───── Entries provided

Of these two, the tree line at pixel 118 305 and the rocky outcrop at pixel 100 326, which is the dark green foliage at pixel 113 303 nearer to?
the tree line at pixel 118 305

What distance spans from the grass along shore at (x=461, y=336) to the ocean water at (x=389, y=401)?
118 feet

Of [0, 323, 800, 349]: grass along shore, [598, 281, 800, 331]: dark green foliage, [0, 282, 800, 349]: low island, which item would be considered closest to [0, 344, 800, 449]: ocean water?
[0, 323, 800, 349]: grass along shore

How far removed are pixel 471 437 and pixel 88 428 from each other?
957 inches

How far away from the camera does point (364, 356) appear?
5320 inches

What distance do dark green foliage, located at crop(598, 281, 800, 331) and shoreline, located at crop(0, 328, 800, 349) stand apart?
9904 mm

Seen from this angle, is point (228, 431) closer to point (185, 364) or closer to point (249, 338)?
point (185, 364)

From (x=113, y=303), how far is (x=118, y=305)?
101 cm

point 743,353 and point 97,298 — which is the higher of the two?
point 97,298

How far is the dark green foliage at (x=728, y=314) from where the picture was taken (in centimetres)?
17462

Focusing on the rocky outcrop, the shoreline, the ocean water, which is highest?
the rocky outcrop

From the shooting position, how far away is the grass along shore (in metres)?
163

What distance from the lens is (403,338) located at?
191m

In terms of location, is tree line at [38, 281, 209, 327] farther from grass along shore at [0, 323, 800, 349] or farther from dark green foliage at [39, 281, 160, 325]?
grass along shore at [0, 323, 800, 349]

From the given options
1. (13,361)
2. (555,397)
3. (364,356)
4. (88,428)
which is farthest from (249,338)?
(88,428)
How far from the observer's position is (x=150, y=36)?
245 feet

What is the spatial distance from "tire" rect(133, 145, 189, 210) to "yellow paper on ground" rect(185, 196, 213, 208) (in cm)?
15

──────────

### Exercise
Rewrite the records above, changing every "dark green foliage" to "green vegetation" and leaving everything else as it is.

### Written solution
Of these two, the tree line at pixel 118 305 and the rocky outcrop at pixel 100 326, which is the green vegetation at pixel 113 303 nearer to?
the tree line at pixel 118 305

What distance spans from the grass along shore at (x=461, y=336) to the ocean water at (x=389, y=401)?
118 feet

Of [0, 323, 800, 349]: grass along shore, [598, 281, 800, 331]: green vegetation, [0, 282, 800, 349]: low island, which item would be considered closest to [0, 344, 800, 449]: ocean water?
[0, 323, 800, 349]: grass along shore

How far removed are pixel 471 437 and pixel 88 428 from each other?
957 inches

How far away from the camera does point (364, 356) appear?
5320 inches

What distance do green vegetation, located at crop(598, 281, 800, 331) and shoreline, located at crop(0, 328, 800, 349) stand apart?
9904 mm

Seen from this angle, is point (228, 431) closer to point (185, 364) or closer to point (249, 338)?
point (185, 364)

From (x=113, y=303), how far is (x=118, y=305)?
101 cm

point 743,353 and point 97,298 — which is the higher of the two?
point 97,298

How far is the green vegetation at (x=728, y=314) from where the picture was taken (in centimetres)?
17462

Focusing on the rocky outcrop, the shoreline, the ocean water, which is highest?
the rocky outcrop

From the shooting position, how far away is the grass along shore (in metres)?
163

What distance from the lens is (403,338) located at?
191m

In terms of location, is tree line at [38, 281, 209, 327] farther from grass along shore at [0, 323, 800, 349] or farther from green vegetation at [39, 281, 160, 325]?
grass along shore at [0, 323, 800, 349]

From the given options
1. (13,361)
2. (555,397)
3. (364,356)
4. (88,428)
which is farthest from (249,338)?
(88,428)
How far from the observer's position is (x=150, y=36)?
245 feet

What is the spatial distance from "tire" rect(133, 145, 189, 210) to "yellow paper on ground" rect(185, 196, 213, 208) (in cm)?
15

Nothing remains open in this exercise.